More generically, the effects reported upon vestibular thresholds post visual motion exposure in the vestibular migraine patients argue against a cortical hyper-excitability theory (van der Kamp ; Aurora ; Chen ) and the notion of a habituation deficit (Coppola ; Ambrosini ). However, the observations of increased ocular and perceptual thresholds post visual motion exposure are compatible with the previously proposed central sensitization theory. This theory stipulates that migraineurs exhibit an enhanced responsiveness to sensory stimuli which can be driven by a diverse range of conditioning stimuli (Burstein, 2001; Dodick and Silberstein, 2006), namely visual motion in vestibular migraine patients. Accordingly, the net result of such hypersensitivity is the central amplification of noise (‘vestibular tinnitus’), which can then in turn explain the somewhat counter-intuitive observation of raised vestibular thresholds in our patient cohort following visual-motion exposure.

Confounding influence of prophylactic medication on thresholds

Vestibular migraine and migraine patients were on various prophylactic medication at the time of testing (Table 1). Thus, it may be the case that these drugs potentially interfered with neurotransmitters and thereby modulated vestibular thresholds.
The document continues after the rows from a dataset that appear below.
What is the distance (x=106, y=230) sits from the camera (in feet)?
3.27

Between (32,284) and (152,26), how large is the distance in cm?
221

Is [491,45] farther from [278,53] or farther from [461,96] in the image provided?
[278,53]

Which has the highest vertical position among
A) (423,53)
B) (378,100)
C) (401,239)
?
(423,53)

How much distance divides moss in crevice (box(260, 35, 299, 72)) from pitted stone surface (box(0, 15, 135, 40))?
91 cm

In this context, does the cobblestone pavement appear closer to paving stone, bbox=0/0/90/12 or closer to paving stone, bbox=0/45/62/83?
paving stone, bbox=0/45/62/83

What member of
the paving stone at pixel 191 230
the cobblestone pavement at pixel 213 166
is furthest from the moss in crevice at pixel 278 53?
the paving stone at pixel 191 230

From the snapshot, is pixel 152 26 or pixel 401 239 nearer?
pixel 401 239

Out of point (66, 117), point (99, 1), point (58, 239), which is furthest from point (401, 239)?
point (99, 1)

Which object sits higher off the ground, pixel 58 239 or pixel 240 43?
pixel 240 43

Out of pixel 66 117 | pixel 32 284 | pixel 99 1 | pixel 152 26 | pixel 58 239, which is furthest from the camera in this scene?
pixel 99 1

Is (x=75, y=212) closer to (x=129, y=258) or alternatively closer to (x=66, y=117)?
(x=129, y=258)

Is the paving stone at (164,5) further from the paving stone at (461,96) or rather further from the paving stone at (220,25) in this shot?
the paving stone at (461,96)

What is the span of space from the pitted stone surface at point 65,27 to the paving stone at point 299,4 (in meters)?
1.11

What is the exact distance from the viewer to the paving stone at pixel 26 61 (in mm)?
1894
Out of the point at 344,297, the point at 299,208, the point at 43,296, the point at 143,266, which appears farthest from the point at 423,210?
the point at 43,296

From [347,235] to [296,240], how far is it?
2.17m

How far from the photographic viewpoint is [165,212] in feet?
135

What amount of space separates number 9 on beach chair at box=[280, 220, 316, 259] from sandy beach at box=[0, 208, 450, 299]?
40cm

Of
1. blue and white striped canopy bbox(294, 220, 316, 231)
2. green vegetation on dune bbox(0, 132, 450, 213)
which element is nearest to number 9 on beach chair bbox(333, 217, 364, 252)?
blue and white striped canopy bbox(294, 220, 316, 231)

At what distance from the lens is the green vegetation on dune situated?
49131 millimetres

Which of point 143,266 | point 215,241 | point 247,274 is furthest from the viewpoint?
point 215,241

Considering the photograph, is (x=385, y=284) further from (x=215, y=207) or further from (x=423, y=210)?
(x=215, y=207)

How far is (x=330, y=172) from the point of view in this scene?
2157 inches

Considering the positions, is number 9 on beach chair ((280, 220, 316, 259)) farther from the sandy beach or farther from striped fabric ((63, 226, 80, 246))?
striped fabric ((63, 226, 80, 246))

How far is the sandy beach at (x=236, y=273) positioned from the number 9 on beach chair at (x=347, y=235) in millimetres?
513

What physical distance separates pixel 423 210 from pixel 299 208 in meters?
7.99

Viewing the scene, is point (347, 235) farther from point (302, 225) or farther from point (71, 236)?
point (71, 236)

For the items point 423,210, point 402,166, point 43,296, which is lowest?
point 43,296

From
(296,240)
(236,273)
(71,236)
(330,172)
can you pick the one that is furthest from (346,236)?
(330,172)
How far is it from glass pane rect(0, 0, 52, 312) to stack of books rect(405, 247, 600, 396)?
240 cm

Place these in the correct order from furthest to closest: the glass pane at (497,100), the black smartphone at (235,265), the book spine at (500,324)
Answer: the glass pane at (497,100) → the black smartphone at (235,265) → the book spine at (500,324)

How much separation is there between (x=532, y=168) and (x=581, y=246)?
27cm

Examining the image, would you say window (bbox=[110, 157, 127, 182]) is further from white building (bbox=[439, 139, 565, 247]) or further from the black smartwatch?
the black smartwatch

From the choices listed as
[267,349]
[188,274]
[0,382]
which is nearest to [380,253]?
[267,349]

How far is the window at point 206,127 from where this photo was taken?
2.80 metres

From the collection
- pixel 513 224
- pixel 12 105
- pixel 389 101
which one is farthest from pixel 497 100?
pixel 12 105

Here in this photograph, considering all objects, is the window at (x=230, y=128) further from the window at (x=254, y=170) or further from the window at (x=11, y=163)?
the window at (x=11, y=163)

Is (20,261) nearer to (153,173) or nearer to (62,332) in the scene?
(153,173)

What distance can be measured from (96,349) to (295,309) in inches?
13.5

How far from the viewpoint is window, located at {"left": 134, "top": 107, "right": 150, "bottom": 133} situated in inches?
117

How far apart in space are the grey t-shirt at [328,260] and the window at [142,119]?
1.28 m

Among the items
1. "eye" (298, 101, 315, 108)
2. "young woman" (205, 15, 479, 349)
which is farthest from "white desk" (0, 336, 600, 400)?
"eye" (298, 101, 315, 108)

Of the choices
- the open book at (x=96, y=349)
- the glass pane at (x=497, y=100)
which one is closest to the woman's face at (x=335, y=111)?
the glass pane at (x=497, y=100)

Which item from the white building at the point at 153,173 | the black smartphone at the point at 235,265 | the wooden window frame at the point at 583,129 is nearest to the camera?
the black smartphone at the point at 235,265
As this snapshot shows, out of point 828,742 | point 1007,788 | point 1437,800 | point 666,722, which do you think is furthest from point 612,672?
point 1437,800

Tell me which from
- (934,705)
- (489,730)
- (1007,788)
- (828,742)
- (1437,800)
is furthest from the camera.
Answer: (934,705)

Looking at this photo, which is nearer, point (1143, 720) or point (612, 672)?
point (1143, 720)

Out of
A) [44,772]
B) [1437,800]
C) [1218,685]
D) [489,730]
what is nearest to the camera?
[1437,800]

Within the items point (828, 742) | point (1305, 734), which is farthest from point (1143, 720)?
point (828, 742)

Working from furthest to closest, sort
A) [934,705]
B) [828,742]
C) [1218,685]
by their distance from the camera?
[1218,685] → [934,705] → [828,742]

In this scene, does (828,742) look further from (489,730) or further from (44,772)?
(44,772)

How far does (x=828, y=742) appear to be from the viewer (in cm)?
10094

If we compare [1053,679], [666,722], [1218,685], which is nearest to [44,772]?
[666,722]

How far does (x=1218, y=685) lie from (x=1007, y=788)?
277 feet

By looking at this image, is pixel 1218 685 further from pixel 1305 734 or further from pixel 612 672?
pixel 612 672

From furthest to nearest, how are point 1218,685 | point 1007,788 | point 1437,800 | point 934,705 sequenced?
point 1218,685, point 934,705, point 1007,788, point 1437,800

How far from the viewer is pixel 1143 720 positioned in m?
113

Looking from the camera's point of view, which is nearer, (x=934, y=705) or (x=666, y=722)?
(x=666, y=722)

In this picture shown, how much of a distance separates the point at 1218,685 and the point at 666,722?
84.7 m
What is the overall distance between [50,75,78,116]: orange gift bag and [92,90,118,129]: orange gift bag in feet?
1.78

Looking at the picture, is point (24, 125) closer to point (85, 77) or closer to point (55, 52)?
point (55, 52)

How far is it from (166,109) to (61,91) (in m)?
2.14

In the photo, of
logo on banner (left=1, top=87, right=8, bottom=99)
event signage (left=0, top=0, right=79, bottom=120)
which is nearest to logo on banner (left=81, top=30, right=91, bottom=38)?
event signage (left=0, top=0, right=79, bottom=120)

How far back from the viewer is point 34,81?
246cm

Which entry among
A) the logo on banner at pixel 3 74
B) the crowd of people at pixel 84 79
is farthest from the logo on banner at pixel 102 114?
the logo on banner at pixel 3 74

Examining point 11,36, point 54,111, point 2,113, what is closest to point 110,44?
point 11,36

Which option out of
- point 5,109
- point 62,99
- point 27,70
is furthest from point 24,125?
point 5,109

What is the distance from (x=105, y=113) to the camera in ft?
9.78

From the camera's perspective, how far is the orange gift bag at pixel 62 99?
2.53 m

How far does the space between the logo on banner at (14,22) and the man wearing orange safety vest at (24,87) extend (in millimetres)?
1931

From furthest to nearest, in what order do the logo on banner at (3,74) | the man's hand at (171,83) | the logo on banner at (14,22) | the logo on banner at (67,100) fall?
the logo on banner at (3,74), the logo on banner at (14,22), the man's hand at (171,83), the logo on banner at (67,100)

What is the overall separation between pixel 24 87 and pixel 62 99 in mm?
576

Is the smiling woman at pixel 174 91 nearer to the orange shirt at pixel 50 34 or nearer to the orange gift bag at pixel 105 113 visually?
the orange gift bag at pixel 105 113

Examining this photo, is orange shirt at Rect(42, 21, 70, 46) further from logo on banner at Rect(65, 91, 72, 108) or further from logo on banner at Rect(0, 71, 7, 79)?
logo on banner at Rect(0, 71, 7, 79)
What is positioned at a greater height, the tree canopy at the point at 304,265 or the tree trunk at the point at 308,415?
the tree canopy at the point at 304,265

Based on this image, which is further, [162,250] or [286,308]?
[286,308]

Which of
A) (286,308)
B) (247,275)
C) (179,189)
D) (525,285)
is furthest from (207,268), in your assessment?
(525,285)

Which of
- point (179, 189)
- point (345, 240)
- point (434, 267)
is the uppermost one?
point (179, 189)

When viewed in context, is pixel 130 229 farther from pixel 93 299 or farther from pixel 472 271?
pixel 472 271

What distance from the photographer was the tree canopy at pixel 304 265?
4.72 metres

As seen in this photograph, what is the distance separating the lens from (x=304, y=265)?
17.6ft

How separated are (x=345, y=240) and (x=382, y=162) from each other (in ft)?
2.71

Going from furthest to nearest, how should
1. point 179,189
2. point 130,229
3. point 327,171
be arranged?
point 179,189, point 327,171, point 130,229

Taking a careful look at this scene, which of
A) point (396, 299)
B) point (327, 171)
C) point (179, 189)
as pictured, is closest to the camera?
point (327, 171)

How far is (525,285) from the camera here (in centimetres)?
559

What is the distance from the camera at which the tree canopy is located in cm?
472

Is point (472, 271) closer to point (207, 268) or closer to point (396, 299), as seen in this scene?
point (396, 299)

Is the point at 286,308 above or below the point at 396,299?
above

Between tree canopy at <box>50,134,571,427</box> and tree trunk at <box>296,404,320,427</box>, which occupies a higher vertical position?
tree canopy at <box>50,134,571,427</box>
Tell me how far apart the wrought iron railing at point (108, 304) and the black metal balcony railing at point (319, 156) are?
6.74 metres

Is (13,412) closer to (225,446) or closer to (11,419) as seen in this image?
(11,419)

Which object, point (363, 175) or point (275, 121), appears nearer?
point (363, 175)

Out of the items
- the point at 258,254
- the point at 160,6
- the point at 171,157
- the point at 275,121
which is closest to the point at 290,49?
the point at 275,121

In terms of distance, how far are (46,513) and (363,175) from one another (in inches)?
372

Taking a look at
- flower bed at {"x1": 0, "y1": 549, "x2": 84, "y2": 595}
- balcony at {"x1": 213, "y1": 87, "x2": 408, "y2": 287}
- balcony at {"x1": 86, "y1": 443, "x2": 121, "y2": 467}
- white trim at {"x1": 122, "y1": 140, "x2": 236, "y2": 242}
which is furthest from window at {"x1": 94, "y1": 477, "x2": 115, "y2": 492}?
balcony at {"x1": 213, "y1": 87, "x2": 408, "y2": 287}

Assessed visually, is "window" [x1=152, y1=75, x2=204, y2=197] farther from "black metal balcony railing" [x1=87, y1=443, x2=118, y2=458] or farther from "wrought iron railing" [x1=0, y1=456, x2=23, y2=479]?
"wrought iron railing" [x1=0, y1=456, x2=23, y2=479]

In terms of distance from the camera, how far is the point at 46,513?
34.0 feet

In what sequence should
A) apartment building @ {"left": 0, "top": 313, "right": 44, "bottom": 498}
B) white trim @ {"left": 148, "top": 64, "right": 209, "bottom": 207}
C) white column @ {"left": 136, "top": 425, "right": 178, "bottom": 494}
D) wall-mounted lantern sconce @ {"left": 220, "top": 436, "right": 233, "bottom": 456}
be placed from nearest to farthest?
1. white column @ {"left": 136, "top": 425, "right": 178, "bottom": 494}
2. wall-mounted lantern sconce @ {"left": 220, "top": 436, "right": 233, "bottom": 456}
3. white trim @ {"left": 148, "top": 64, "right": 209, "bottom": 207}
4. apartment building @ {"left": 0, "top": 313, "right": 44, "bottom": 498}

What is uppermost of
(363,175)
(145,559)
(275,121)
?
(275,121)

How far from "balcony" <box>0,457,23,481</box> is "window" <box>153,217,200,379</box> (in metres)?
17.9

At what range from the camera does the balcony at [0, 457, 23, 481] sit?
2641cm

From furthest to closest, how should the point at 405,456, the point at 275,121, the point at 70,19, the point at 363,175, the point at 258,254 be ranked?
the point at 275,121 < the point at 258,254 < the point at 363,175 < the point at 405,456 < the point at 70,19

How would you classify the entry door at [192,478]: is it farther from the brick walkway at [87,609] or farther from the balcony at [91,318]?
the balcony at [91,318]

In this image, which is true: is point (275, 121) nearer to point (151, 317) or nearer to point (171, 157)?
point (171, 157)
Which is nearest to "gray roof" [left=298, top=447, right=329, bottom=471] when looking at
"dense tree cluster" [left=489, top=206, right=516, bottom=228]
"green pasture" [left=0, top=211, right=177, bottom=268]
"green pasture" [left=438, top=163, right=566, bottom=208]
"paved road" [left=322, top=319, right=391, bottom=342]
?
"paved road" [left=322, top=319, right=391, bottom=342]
However, we can rule out any potential modulatory effects of the drugs, given that there was no difference in baseline vestibular thresholds when comparing vestibular migraine and BPPV patients (none of whom were on any medication). Additionally, a difference in baseline thresholds was present when comparing vestibular migraine to non-vertiginous migraine (note that both patient groups were on medication).

Conclusion

To summarize, we show abnormally elevated brainstem-mediated vestibular-ocular and cortically-mediated vestibular-perceptual thresholds at baseline and, critically, following visual motion adaption in vestibular migraine patients. We attribute these findings to altered visuo-vestibular cortical interactions in this condition.